- Born: Taiwan
- Citizenship: American
- Education: Illinois State University; Northwestern University;
- Scientific career
- Workplaces: University of North Carolina

= Jenny P. Y. Ting =

Taiwanese-American immunologist and microbiologist

Jenny Pan-Yun Ting is a Chinese-American immunologist and microbiologist at University of North Carolina. She is a highly cited researcher who studies the role of NLR genes in regulating inflammation and how nanoparticles and microparticles can be used as vaccine adjuvants. She was president of the American Association of Immunologists from 2020 to 2021.

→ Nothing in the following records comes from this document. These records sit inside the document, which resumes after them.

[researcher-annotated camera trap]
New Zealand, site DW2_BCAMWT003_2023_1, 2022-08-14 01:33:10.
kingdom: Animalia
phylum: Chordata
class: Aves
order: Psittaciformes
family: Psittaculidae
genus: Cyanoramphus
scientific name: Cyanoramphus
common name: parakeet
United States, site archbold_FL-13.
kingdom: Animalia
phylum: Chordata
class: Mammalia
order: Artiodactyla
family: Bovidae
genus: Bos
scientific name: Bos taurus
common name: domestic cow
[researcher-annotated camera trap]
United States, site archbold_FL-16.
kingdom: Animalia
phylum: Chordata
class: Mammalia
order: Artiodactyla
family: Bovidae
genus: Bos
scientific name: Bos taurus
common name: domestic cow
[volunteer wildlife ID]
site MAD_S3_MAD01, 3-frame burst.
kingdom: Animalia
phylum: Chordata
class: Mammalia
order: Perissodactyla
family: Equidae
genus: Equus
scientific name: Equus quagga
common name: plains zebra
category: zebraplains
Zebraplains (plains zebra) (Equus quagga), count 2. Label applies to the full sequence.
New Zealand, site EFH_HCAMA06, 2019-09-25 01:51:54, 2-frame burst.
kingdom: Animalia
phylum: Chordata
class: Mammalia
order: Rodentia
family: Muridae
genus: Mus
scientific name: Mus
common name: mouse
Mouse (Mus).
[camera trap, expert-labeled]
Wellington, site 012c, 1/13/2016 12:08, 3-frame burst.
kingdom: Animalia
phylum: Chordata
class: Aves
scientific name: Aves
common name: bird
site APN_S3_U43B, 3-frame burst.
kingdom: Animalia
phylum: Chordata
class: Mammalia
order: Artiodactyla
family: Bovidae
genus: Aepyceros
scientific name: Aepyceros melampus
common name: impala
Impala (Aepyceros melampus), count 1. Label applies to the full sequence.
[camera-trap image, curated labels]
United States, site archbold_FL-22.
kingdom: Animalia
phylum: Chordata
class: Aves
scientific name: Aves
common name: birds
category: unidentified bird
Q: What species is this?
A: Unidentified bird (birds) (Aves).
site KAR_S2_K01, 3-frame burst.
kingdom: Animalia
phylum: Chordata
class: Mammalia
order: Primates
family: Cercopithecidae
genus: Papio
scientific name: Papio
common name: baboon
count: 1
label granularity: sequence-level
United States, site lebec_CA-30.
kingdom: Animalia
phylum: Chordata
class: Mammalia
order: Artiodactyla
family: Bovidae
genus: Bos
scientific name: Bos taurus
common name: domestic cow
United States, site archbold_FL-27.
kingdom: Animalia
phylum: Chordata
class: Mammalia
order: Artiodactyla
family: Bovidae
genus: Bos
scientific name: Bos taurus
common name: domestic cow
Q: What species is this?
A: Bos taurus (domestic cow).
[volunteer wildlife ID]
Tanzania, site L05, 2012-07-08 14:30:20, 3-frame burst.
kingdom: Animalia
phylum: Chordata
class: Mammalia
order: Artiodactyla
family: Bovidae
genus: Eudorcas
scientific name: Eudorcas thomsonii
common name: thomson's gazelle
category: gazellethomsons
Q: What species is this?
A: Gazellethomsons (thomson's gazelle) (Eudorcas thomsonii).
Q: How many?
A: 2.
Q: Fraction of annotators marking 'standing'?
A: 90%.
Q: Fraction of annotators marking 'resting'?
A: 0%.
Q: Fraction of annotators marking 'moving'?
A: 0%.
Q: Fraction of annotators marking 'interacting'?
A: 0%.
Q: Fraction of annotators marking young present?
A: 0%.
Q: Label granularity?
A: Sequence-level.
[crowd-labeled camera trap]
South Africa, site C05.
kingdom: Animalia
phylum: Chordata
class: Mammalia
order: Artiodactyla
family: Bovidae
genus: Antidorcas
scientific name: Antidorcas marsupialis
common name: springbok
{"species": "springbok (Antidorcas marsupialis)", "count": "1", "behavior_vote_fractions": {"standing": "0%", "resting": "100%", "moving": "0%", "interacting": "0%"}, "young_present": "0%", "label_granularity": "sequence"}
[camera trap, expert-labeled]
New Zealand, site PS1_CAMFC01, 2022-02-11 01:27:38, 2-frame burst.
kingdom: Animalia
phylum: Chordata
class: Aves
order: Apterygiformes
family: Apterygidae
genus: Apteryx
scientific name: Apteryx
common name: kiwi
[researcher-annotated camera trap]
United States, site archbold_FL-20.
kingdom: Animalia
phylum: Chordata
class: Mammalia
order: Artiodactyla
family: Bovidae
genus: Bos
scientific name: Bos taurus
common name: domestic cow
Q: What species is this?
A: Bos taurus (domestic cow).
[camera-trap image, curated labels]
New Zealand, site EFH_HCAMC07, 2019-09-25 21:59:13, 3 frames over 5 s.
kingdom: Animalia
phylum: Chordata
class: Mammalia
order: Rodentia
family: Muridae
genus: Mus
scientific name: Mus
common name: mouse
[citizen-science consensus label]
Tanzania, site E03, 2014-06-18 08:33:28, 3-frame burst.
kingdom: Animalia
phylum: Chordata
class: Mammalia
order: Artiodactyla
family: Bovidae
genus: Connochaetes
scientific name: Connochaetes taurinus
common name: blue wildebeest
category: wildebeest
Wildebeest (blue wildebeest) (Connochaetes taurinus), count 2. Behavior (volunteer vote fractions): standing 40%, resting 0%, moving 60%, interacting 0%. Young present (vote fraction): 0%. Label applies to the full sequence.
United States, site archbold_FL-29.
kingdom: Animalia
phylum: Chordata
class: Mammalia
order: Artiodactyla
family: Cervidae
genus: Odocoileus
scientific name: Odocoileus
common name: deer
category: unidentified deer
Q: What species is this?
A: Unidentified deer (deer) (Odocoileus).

==Early life and education==
Jenny Pan-Yun Ting was born in Taiwan. She immigrated to the US after receiving a foreign student scholarship from Illinois State University. She graduated in 1975 with a bachelor's degree in medical technology. She then attended Northwestern University for her PhD before completing post-doctoral research appointments at University of Southern California and Duke University.

==Career==
In 1984 Ting was hired as an assistant professor at the University of North Carolina. She was promoted to associate professor in 1990 and full professor in 1993. She received a named professorship in 2009, becoming the William Rand Kenan Professor. Since 1991 she has been leader of the immunology program at UNC Lineberger Comprehensive Cancer Center. She has been director of its Center for Translational Immunology and co-director of its Institute of Inflammatory Diseases since 2008. Ting's research areas include the NLR gene family, which act as regulators of inflammation. She also researches vaccine adjuvants, including the possible use of nanoparticles and microparticles, for cancers that are difficult to treat like triple-negative breast cancer or for infectious diseases like dengue fever or zika fever.

She has served on the editorial boards of several journals, including the Journal of Immunology, Molecular and Cellular Biology, and the Annual Review of Immunology. At University of North Carolina at Chapel Hill, her lab was among the first to define the human NLR (NOD-like receptor) gene family, describing multiple previously unrecognized NLR genes (including 16 new ones).

==Awards and honors==
Ting was elected to the Henry Kunkel Society and the Academia Sinica in 2015. In 2015 and 2016 she was a Thomas Reuter Highly Cited Researcher; in 2018 and 2019 she was a Clarivate/Analytics Highly Cited Researcher. She was vice president of the American Association of Immunologists from 2019 to 2020 and named the president for 2020 to 2021. She was the first woman of color to serve as the organization's president.

In 2010, she was inducted into the Illinois State University College of Applied Science and Technology Hall of Fame. Her National Cancer Institute (NCI) Outstanding Investigator Award supports her work for the 2019-2026 period. In 2021, she received the International Cytokine and Interferon Society’s ICIS-Pfizer Award, recognizing her contributions to cytokine/interferon research.In 2022, she was elected as a member of the National Academy of Sciences and the American Academy of Arts and Sciences.